You might contract Lyme disease while walking outside, but the disease itself is certainly no walk in the park.
Just ask any of the 30,000 people who are diagnosed with it every year, according to the CDC.
One of the main problems with detecting Lyme disease, is that many of the symptoms tend to fly under the radar. In fact, they can feel like the byproduct of a busy lifestyle.
It’s completely normal to brush off feeling a little under the weather as being no big deal.
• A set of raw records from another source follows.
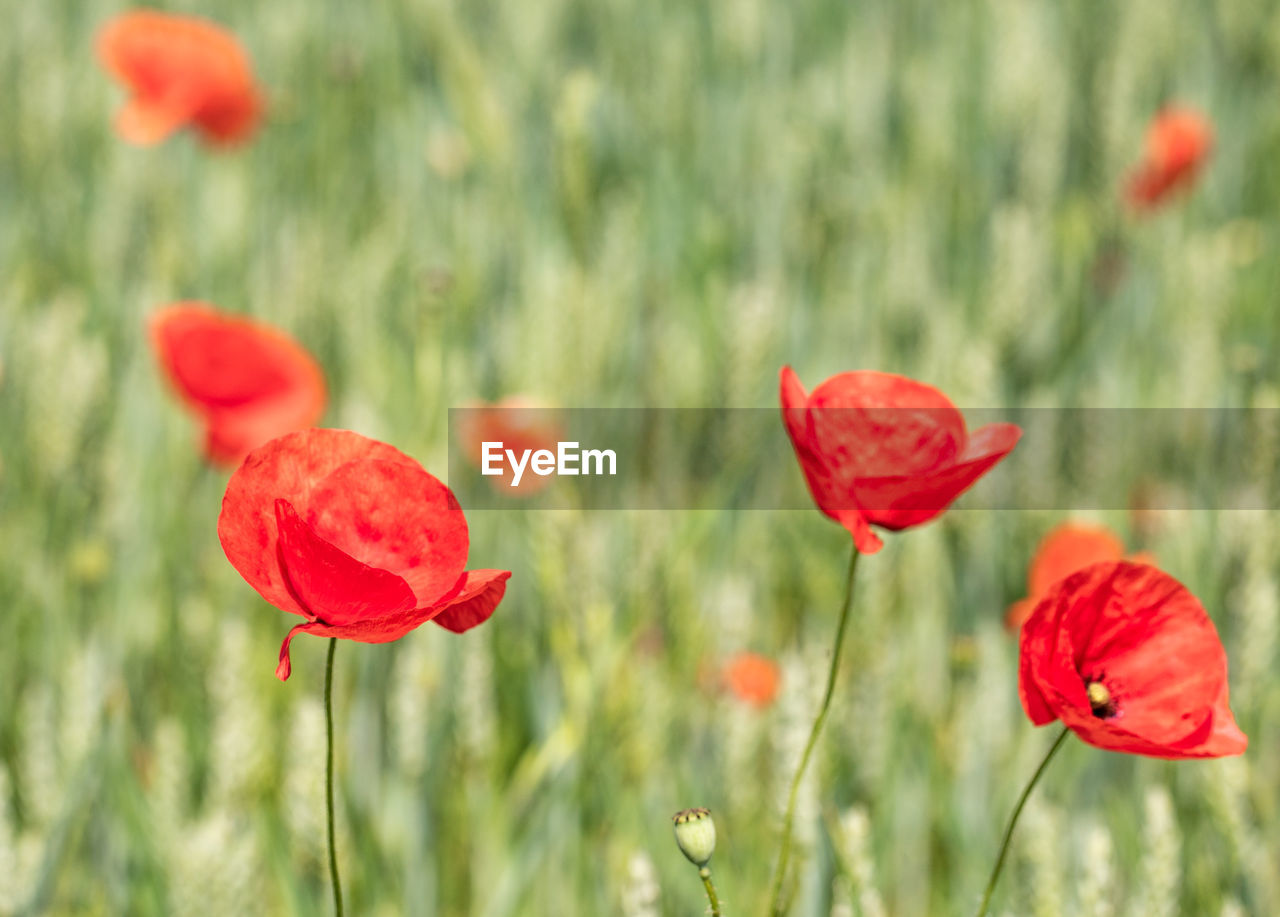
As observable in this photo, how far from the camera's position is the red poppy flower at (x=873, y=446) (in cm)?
28

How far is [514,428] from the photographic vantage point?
77cm

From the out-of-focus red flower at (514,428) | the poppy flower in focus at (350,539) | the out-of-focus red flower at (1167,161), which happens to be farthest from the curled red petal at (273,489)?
the out-of-focus red flower at (1167,161)

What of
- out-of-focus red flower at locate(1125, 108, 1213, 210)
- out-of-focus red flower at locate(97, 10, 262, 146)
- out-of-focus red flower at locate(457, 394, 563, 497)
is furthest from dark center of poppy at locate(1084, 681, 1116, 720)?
out-of-focus red flower at locate(1125, 108, 1213, 210)

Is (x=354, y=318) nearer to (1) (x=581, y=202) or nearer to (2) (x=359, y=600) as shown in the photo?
(1) (x=581, y=202)

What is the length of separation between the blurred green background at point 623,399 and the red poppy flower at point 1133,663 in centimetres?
6

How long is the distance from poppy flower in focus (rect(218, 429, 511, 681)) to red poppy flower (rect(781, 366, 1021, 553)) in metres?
0.09

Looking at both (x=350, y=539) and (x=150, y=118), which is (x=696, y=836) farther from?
(x=150, y=118)

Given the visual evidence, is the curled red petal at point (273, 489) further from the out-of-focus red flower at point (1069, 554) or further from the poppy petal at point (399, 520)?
the out-of-focus red flower at point (1069, 554)

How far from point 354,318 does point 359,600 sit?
2.49 ft

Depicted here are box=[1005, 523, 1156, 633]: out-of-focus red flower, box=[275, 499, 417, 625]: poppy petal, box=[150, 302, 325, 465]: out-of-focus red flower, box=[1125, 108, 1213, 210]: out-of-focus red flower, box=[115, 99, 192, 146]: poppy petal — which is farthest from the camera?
box=[1125, 108, 1213, 210]: out-of-focus red flower

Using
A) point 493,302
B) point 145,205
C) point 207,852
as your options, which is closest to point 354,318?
point 493,302

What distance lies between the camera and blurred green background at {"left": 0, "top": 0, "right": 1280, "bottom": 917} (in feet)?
1.70

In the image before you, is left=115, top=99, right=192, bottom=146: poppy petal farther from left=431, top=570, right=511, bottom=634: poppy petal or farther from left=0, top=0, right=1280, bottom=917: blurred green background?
left=431, top=570, right=511, bottom=634: poppy petal

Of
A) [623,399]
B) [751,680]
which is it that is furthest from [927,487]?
[623,399]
Admittedly, most of the time, feeling a little unwell is no big deal.
However, Lyme disease and the nerve damage it can cause is a big deal, so it’s important to be aware of the symptoms, especially if you live in the northeast or upper midwest, where most cases of Lyme occur.
Alone, some of these symptoms might be nothing to worry about, but any combination could definitely mean trouble.
Make sure to look out for the following symptoms this summer:
What Is Lyme Disease?
You probably know that Lyme disease comes from ticks, but what exactly is it?
The CDC explains that the disease is spread through a bite by a tick carrying bacteria called Borrelia burgdorferi.
The condition can cause a multitude of symptoms, which can be hard to pin down because they resemble other common illnesses and conditions, like flu or arthritis.
Lyme Disease Symptom #1: Bull’s-Eye Rash
During the summertime, bug bites are nothing to get too concerned about.
However, if your bite spreads and becomes clear in the middle, then it’s a sign of Lyme disease.
According to the CDC, this kind of rash is called erythema, and it occurs in around 75% of people who contract Lyme disease.
Lyme Disease Symptom #2: Muscle Aches Or Stiff Neck
You can get a stiff neck from simply sleeping in the wrong position or having a long day.
However, a severely stiff neck is also a symptom of Lyme disease, which causes painful inflammation.
You should consider this a red flag if you experience additional symptoms, don’t have relief after several days, or have recently spent time outside.
Lyme Disease Symptom #3: General Weakness
Since Lyme disease attacks your muscles, it’s normal to feel a little lethargic and generally weak after being bitten by an infected tick.
Again, this is something that can happen to the best of us, even without having Lyme disease, but it shouldn’t be overlooked.
Normal muscle aches should fade within a few days, Lyme-based aches will linger and feel almost flu-like.
Lyme Disease Symptom #4: Headaches
It’s easy to become dehydrated and get headaches over the summer — or during any time of year for that matter.
However, if you’ve noticed a pattern of severe headaches that are worse or more frequent than usual, you might want to consider it as a symptom of Lyme disease.
If you’re struggling with stubborn headaches that seem to radiate up your neck, see a doctor.
Lyme Disease Symptom #5: Memory Issues
We forget things all the time; it’s part of being human! But sometimes we can be extra forgetful, to the point that it gets in the way of everyday living.
If you’ve noticed that you’ve been extra forgetful lately and can’t quite seem to shake the brain fog, talk to your doctor to see if Lyme might be the cause.
Lyme Disease Symptom #6: Swollen Joints
Muscle or joint pain and swelling is part of getting older, so it’s a common issue.
But make sure not to confuse regular wear and tear with what could be a sign of Lyme. Lyme causes inflammation, which can lead to arthritis-like swelling in the joints.
Lyme Disease Symptom #7: Tingling
Tingling is always scary, but we’ve all had our feet fall asleep before.
However, continued tingling, especially for no apparent reason, is definitely something to be alarmed about.
Nerve symptoms might be linked to Lyme infection, and can also be a symptom of numerous dangerous illnesses, so definitely have a doctor check you out.